I already knew exactly what I was here for; I just didn’t believe I could do it.
In a giant Aha! moment, I saw how I was afraid I would fail, would never find a way, would get dashed on the rocks if I jumped in and started to swim.
“There’s Nothing to Fear But Fear Itself”
I finally realized my fear wasn’t real. It was just fear! What lay on the other side was unknown, a new world, and I was free to explore.
This experience was hugely empowering. I still didn’t know the “how,” but I was open. I was ready. And soon enough, the opportunities showed up.
I accepted a chance to edit a friend’s book. I soon was getting referrals to help other authors. I stepped out on a skinny branch and found I could survive.

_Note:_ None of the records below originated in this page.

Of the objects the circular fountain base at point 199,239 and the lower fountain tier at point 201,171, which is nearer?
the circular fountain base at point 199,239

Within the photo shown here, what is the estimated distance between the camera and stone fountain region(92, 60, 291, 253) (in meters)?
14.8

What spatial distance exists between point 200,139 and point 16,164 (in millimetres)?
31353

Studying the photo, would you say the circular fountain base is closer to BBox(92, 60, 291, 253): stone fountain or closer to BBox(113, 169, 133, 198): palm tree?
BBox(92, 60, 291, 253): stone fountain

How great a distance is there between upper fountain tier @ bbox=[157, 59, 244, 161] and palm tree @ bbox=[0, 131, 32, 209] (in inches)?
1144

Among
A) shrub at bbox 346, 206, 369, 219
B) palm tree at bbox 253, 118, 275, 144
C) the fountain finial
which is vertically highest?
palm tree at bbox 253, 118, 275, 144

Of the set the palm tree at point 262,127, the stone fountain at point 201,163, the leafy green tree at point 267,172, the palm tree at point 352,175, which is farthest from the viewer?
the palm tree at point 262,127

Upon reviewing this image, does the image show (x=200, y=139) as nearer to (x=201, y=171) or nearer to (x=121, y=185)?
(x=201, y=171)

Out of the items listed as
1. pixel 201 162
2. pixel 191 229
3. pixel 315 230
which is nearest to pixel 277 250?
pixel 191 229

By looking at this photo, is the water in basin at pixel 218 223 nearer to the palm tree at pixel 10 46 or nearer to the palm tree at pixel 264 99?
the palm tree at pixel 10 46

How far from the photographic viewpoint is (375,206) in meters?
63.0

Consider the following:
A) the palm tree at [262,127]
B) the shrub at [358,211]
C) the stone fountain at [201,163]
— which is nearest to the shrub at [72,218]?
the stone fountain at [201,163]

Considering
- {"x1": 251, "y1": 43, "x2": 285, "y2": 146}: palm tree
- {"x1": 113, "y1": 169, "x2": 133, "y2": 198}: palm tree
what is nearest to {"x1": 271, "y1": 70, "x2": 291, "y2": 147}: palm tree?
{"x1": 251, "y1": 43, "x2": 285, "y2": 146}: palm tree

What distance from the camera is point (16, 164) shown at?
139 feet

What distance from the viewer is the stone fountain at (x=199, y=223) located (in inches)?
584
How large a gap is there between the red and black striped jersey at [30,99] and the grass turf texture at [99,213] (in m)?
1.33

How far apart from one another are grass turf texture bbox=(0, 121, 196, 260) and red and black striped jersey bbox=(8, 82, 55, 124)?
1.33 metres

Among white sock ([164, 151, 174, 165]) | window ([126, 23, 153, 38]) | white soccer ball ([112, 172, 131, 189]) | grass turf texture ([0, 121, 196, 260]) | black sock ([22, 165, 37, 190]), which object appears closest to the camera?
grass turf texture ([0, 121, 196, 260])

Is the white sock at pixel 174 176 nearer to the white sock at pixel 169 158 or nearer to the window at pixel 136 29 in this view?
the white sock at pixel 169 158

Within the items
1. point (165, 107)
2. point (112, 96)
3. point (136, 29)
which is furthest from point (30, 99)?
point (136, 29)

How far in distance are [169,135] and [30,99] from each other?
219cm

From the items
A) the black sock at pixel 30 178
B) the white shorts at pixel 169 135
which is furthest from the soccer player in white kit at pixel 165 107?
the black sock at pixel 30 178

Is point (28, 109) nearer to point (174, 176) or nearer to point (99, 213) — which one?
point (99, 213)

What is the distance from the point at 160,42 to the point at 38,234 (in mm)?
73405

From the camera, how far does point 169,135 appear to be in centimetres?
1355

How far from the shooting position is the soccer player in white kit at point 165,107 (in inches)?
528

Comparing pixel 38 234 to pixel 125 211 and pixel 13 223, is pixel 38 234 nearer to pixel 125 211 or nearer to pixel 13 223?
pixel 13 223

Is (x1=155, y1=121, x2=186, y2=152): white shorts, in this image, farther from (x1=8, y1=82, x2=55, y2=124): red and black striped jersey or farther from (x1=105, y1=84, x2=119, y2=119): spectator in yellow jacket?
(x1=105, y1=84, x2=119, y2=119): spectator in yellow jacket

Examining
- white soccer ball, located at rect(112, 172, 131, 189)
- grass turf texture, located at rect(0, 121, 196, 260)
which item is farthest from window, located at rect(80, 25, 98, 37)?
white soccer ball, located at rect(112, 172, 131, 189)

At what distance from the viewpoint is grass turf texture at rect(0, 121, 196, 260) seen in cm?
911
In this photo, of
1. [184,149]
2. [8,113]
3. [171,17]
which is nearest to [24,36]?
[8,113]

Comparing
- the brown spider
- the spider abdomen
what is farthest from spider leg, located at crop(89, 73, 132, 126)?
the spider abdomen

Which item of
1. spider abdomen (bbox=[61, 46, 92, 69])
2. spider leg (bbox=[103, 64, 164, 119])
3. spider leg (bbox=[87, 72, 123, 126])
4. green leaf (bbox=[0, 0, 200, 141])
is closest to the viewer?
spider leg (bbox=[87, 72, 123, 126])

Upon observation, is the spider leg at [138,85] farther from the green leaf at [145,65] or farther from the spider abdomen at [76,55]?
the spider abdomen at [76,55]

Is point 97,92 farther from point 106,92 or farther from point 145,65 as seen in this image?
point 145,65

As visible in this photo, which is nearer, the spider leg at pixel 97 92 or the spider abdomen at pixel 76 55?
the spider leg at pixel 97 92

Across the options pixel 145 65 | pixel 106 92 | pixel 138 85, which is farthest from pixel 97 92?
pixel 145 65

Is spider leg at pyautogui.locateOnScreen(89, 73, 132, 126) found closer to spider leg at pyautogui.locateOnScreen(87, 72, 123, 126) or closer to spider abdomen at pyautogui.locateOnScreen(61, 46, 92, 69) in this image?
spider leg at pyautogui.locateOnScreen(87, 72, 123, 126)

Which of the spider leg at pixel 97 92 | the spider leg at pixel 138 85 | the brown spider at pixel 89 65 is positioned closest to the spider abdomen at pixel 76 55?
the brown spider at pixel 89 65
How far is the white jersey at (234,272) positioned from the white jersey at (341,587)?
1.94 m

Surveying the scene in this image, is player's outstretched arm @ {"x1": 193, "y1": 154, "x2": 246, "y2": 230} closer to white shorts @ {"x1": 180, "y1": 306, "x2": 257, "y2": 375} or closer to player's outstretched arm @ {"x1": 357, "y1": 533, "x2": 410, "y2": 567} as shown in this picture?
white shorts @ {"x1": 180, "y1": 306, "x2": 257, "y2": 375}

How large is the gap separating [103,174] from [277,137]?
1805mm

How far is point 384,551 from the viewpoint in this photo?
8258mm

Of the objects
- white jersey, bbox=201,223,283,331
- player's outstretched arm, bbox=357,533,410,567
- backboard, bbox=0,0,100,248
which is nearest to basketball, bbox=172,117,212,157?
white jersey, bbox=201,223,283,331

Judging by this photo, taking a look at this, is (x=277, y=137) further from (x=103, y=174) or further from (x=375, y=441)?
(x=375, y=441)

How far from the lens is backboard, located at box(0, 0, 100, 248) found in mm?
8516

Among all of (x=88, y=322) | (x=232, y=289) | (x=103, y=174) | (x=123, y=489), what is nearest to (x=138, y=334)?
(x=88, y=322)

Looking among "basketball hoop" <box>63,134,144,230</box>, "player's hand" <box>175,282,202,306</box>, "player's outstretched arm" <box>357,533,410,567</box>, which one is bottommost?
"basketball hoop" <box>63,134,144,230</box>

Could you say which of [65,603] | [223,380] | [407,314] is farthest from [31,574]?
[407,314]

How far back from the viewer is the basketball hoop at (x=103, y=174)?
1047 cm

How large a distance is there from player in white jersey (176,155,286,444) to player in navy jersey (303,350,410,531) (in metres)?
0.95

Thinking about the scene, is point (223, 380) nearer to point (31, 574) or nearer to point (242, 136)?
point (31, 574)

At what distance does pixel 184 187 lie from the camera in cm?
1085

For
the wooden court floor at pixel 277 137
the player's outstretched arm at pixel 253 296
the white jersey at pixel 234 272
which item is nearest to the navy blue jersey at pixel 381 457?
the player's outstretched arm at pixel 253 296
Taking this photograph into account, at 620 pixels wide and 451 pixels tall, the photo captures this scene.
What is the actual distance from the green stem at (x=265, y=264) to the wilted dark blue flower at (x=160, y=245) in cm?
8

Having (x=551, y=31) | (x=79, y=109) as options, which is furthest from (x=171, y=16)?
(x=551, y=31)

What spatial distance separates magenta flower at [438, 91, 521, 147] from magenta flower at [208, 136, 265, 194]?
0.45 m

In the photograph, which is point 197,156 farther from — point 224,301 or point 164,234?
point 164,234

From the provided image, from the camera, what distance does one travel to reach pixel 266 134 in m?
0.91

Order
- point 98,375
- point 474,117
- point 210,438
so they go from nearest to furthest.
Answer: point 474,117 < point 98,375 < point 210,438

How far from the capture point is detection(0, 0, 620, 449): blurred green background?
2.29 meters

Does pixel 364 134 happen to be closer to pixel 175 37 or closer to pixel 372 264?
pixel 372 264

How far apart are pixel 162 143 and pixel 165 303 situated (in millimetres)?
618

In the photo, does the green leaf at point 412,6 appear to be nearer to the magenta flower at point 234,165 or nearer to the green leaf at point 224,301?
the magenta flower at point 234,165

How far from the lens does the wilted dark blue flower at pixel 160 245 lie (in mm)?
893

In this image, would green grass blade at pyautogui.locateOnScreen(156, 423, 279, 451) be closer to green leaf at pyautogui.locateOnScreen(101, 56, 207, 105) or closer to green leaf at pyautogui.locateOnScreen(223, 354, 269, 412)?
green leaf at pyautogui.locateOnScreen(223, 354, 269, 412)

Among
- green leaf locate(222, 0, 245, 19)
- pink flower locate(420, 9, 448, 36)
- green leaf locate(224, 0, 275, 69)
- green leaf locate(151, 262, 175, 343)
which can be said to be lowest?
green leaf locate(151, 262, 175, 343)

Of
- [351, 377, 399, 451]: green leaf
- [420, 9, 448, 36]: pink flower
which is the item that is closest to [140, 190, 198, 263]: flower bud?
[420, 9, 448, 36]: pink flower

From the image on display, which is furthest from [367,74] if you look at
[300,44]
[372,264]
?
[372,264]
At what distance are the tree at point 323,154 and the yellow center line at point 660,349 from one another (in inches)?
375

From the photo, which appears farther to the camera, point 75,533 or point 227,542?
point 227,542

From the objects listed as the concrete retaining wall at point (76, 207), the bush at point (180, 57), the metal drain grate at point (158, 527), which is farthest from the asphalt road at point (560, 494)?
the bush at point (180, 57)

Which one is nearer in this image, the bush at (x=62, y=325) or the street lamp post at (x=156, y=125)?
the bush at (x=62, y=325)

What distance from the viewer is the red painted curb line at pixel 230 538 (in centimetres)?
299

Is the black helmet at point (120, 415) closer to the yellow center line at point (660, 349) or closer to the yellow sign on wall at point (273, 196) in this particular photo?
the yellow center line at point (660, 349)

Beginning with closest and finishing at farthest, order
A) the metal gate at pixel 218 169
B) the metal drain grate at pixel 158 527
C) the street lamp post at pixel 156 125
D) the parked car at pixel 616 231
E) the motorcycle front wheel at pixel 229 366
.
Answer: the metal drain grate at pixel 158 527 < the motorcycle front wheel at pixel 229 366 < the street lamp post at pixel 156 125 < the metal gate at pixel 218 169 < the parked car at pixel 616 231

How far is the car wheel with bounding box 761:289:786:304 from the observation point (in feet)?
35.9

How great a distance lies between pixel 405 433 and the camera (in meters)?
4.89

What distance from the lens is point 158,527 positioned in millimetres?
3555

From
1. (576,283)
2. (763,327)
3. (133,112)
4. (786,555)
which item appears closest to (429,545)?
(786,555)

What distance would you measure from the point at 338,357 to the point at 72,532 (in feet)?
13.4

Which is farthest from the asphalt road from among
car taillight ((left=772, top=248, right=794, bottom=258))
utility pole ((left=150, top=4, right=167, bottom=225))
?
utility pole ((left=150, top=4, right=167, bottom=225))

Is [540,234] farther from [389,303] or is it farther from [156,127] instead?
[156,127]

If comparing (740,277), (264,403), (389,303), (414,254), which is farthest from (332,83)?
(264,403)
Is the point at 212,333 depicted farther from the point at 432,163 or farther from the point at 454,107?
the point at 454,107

When the money didn’t flow freely from freelancing (and it didn’t at first!), I fell back on my other earning skills — but this time I didn’t forget about my newfound direction. I got an ESL (English as a Second Language) certificate to teach part-time at a local community college, and it was there that I really learned grammar, spelling, and punctuation.
My path was getting paved with all I needed in order to get where I am today, over twenty years later: a full-time freelance book editor with appreciative clients who pay me well and support me to live my purpose.
3 Steps to Moving Beyond Fear
Is imposter syndrome stopping you from living your dream? If so, and you know you’re a wordsmith who has a gift to give, step away from the (fear) vehicle and take a peek into a new possibility.
1. Try a self-assessment: Could you be a freelance book editor?
This quick self-test will help you explore the raw skills you need to be a successful freelance book editor.
For each question, assign a score on scale of 1–5, with 1 being weakest and 5 strongest:
- You love books and try to read as many as you can.
- You’ve always been a good writer, even if you’ve never done it professionally.
- You notice grammar/spelling errors when you read anything (not just books).
- You look at a piece of writing and think: I could have helped the writer say that better.
- You can be motivated and disciplined to achieve your goals.
- You have good communication skills and can be honest in giving feedback.
- You have a basic grasp of grammar, punctuation, and sentence structure, and a willingness to learn what you don’t know.
If your score is 30–35, I think there’s every chance you can become a successful freelance book editor. Descending values tell you the degree to which book editing might or might not be for you.
But even if you scored lower than 20, and you truly believe words are part of your DNA, you can take editing classes and get trained to succeed.
2. Take our quiz: What kind of book editor are you?
There are several different types of editors, and most editors don’t do them all. In about ten minutes, our Editor Profile Quiz will tell you which editor profile you fit into, and which of the seven editorial roles could be a good match.
Once you have a sense of exactly what type of editing you might do, you should feel more confident that this line of work has real potential.
3. Feel the fear but do it anyway
Yes, it’s scary to go after your dreams. Yes, you might hit some stumbling blocks along the way. But I’m here to tell you — it’s worth it! In over two decades of editing books for a living, I’ve never regretted that I kicked imposter syndrome to the curb and began to give the gifts I always knew I had.
I leave you with these parting words from Maya Angelou, which inspired me to be all I can be:
“There is no greater agony than bearing an untold story inside you.”